Дурацкие отпечатки, под шумок снятые копами, упорно не желали выходить из головы, пока я поедал свой обеденный суп, как вдруг на последней ложке меня осенило, что к чему, и я подавился, закашлявшись… до жути не вовремя! Дверь открылась и в палату вошли, видимо, те самые полицейские, что искали со мной встречи в минувшие дни, судя по их довольным моим бодрствованием и вменяемостью, плотоядным взглядам. Сегодня, кажется, пятый день моего пребывания здесь, и похоже, что добрая доктор Клэр заключила, что я, наконец, уже пригоден к серьёзным разговорам, пусть и валяюсь весь день в постели. Завтра я должен буду встать на ноги, а уже этим вечером она обещала привести ко мне Рей — поскорее бы увидеть её!
Осколок, отколовшийся от пока несбывшегося — но надеюсь, что сбыточного — ожидания, полоснул по сердцу: внутри страшно защемило, да так, что всю грудную клетку сковало и перетянуло, до боли. Я весь напрягся, думая о моей малышке и леденящей душу догадке, молясь, чтобы она не подтвердилась, нутром, однако, чуя, что сейчас зазвучат первые ноты моей, что называется, спетой песенки…
— Здравствуй, Кайло. Вижу, тебе уже лучше? — вопреки интонации вопроса, мужчина не стал дожидаться ответа. Я, как приличный человек, вытер рот салфеткой и, не став убирать столик-поднос с пустой тарелкой, словно боясь открыться перед врагом, лишившись своего деревянного щита, молча уставился на него и его коллегу.
— Меня зовут детектив Бейл, это детектив Харди, — он кивнул на девушку в таком же строгом и невзрачном костюме, как и у него самого. — У нас к тебе есть пара вопросов, доктор Клэр говорит, что ты в состоянии сейчас на них ответить? — он вежливо округлил вопросительной интонацией остроту грядущего. Наверняка, где пара вопросов, там и все десять и двадцать, но в любом случае, лучше сразу со всем разобраться, чем оттягивать неизбежное. Чёрт! Допрос ещё не начался, а мои щёки уже полыхают дай боже!
— Конечно. Слушаю, — кивнул я, стараясь не скрипеть зубами от бессильной злости. Господи, только бы не разрыдаться перед ними! Сердце вновь болезненно скульнуло при мысли о моей Рей. Прости меня, малышка…

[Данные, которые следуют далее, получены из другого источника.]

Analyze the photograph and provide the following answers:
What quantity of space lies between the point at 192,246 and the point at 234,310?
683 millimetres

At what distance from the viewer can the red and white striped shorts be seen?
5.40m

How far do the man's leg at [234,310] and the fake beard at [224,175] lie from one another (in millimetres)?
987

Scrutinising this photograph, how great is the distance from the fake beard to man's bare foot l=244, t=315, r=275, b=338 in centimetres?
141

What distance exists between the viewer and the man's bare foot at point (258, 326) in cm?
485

— Хорошо. Тогда начнём с главного вопроса, который может всё ускорить. Сам признаешься или тебя подтолкнуть?
— Второй вариант, — процедил я, едва сдерживая дрожь отчаяния, страха и гнева.
— Как скажешь, — Харди разочарованно повела бровью и выудила из внутреннего кармана пиджака прозрачный пакет с чётко видимым в нём предметом. — Знакомая вещица? — от её одновременно игривого, делового и издевательского тона мурашки пошли по спине. В пакете лежал пистолет. И разрази меня гром, если это не тот самый, который мы с Хаксом сто лет назад спёрли из чужого открытого сейфа, прокравшись в дом всего лишь за едой. Тот самый, что служил нам при случае отличным пугачом. Тот, из которого было произведено всего три выстрела — в плечо, грудь и голову. Убийство убийцы. Я помнил, что ещё немного, и я бы сам тогда отправился за ним…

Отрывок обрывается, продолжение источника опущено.